**ACTION ITEM**
Retype each entry verbatim. Do not include the images.

++++ EXCERPTED DATA ++++

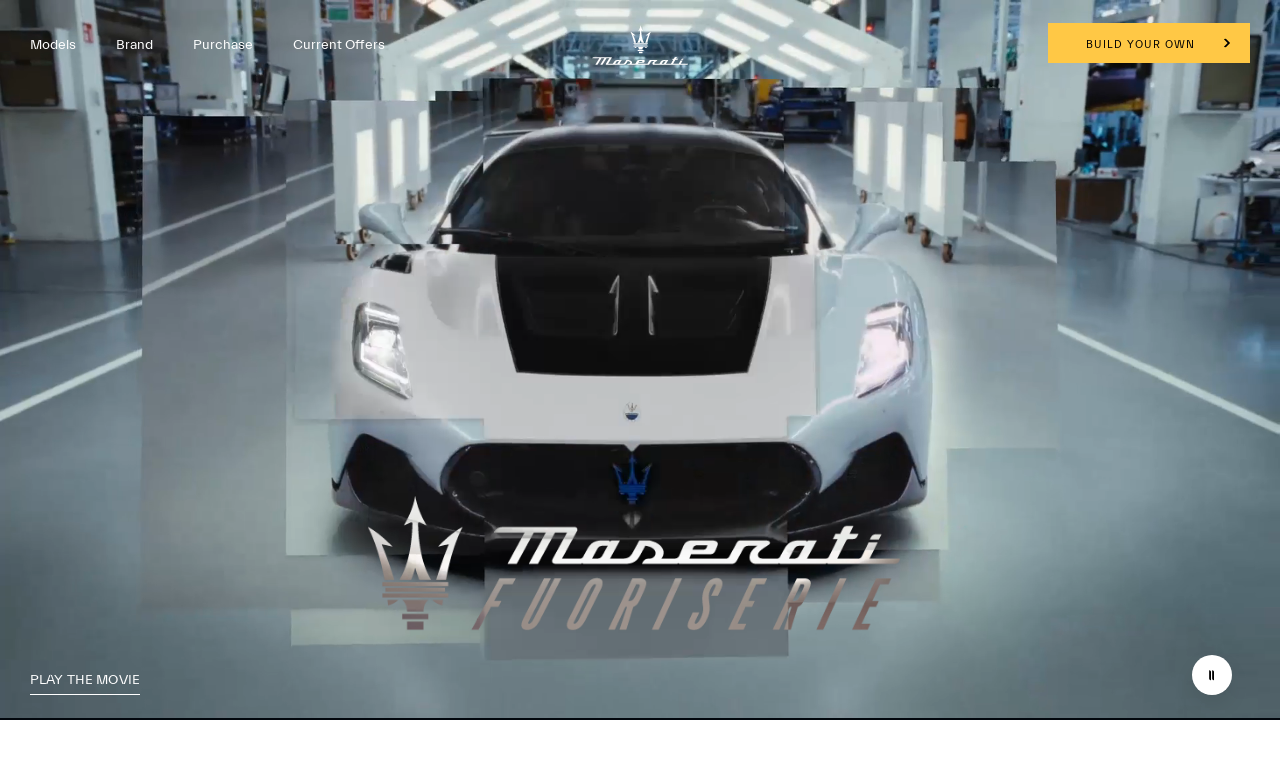

--- FILE ---
content_type: application/javascript;charset=UTF-8
request_url: https://wtl.maserati.com/wtl/countryStateProvDealers.jsp?countryCodes=166&zip=undefined&callback=jQuery220038045590227456705_1768952787058&_=1768952787059
body_size: 488
content:
jQuery220038045590227456705_1768952787058([{"dealerList":[{"zip":"159100","country":"166","code":"70234","address":"30 LENG KEE ROAD","vendita":true,"lng":"+103.810200","city":"SINGAPORE","chatEnabled":false,"url":"https://www.maserati.com/sg/en","chatDealer":false,"assistenza":true,"eCommerceEnabled":false,"phone":"+65 64722236","emailAddr":"enquiries@tridenteautomobili.com.sg","name":"TRIDENTE AUTOMOBILI PTE LTD","fax":"+65 64722928","lat":"+01.291700","selected":false,"RemoteTD":false}],"descr":"Singapore","stateProvList":[],"code":"166","orderCountryDealer":"0"}]);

++++

**ANSWER SECTION**
--- FILE ---
content_type: application/javascript;charset=UTF-8
request_url: https://wtl.maserati.com/wtl/countryStateProvDealers.jsp?countryCodes=166&zip=undefined&callback=jQuery220038045590227456705_1768952787058&_=1768952787059
body_size: 488
content:
jQuery220038045590227456705_1768952787058([{"dealerList":[{"zip":"159100","country":"166","code":"70234","address":"30 LENG KEE ROAD","vendita":true,"lng":"+103.810200","city":"SINGAPORE","chatEnabled":false,"url":"https://www.maserati.com/sg/en","chatDealer":false,"assistenza":true,"eCommerceEnabled":false,"phone":"+65 64722236","emailAddr":"enquiries@tridenteautomobili.com.sg","name":"TRIDENTE AUTOMOBILI PTE LTD","fax":"+65 64722928","lat":"+01.291700","selected":false,"RemoteTD":false}],"descr":"Singapore","stateProvList":[],"code":"166","orderCountryDealer":"0"}]);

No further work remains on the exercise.